— start of Material shown —

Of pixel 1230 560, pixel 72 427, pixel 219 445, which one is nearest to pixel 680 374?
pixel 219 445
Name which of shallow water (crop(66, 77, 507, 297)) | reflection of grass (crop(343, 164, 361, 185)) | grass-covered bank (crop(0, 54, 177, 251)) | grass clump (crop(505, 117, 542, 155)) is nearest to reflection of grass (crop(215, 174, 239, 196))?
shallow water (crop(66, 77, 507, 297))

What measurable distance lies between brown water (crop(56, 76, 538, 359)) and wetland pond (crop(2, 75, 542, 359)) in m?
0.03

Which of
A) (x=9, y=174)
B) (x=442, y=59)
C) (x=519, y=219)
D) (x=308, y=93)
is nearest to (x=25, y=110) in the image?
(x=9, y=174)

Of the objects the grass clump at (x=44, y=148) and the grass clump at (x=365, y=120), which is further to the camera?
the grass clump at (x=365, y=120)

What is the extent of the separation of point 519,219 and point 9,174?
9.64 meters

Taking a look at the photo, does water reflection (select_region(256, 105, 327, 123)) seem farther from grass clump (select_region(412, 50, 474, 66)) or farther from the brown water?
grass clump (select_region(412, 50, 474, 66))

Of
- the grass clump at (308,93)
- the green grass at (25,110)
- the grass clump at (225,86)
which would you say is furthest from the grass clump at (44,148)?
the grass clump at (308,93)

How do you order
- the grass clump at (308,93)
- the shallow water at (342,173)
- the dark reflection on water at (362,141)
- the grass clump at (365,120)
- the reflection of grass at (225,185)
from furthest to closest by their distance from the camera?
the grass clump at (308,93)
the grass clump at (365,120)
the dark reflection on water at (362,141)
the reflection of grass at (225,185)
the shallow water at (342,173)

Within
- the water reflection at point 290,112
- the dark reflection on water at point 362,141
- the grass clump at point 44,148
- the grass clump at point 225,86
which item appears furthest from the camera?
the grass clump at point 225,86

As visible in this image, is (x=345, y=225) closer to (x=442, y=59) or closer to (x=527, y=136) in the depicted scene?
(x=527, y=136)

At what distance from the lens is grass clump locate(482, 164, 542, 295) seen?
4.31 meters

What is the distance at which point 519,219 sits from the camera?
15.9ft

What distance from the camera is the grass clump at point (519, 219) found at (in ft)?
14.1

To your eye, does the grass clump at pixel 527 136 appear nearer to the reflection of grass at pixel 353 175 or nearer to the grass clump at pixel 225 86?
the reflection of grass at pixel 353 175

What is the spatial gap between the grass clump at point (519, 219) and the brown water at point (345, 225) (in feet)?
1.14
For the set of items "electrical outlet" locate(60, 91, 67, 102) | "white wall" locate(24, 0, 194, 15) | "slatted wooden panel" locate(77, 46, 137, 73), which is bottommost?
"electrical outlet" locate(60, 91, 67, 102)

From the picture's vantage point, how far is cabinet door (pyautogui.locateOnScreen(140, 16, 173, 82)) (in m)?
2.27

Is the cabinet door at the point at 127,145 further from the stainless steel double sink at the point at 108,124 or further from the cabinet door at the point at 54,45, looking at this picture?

— end of Material shown —

Goal of the exercise
Render the lines as a Markdown table with columns "Row" and "Text", starting at the line containing "From the picture's" and ending at the last line of the entries. Omit blank lines.

The reply
| Row | Text |
|---|---|
| 1 | From the picture's vantage point, how far is cabinet door (pyautogui.locateOnScreen(140, 16, 173, 82)) (in m)? |
| 2 | 2.27 |
| 3 | Is the cabinet door at the point at 127,145 further from the stainless steel double sink at the point at 108,124 or further from the cabinet door at the point at 54,45, looking at this picture? |